Japanese Prime Minister Shinzo Abe has scrapped plans for Zaha Hadid‘s 2020 Tokyo Olympics stadium, which has been likened to a bike helmet. He places the blame on mounting costs, according to The Guardian.
The price tag has soared to $2 billion dollars—three times the amount of London’s 2012 Olympics stadium and Beijing’s 2008 facility, designed by artist Ai Weiwei and known as the Bird’s Nest, according to the Financial Times.
“We have decided to go back to the start on the Tokyo Olympics-Paralympics stadium plan, and start over from zero,” Abe told reporters after meeting with Yoshiro Mori, chairman of the Tokyo 2020 organizing committee.
High costs have sparked public outrage, and a political battle has erupted between the central government and Yoichi Masuzoe, Tokyo’s governor, over what expenditures would be covered, respectively, by the country and the capital.

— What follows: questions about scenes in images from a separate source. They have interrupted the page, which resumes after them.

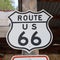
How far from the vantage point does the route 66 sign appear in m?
2.40

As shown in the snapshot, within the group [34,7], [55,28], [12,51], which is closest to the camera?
[34,7]

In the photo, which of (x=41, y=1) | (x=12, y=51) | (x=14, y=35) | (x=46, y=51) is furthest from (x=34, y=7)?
(x=46, y=51)

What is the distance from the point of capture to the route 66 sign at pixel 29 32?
94.3 inches

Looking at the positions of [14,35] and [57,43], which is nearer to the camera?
[14,35]

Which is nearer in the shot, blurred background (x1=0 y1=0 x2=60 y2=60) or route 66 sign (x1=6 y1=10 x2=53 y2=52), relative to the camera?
route 66 sign (x1=6 y1=10 x2=53 y2=52)

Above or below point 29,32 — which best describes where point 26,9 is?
above

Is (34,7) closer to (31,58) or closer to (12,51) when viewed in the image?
(31,58)

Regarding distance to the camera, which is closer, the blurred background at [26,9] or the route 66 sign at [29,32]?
the route 66 sign at [29,32]

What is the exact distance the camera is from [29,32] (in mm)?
2424

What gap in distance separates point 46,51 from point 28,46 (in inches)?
133

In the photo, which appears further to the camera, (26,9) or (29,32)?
(26,9)

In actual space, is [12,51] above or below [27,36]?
below

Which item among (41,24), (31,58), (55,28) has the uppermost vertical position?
(41,24)

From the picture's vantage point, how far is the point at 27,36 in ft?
7.93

Hadid’s project director, Jim Heverin, says the fault doesn’t lie with the studio. “It is not the case that the recently reported cost increases are due to the design, which uses standard materials and techniques well within the capability of Japanese contractors, and meets the budget set by the Japan Sports Council,” he told the Guardian. “The real challenge for the stadium has been agreeing [on] an acceptable construction cost against the backdrop of steep annual increases in construction costs in Tokyo and a fixed deadline.”
Last summer, Pritzker Prize-winning architect Fumihiko Maki, who publicly decried Hadid’s design, organized a petition that calls for a reconsideration of the stadium’s design and “greener, more democratic” options. The petition is supported by a number of leading Japanese architects such as Toyo Ito, Kengo Kuma, and Sou Fujimoto.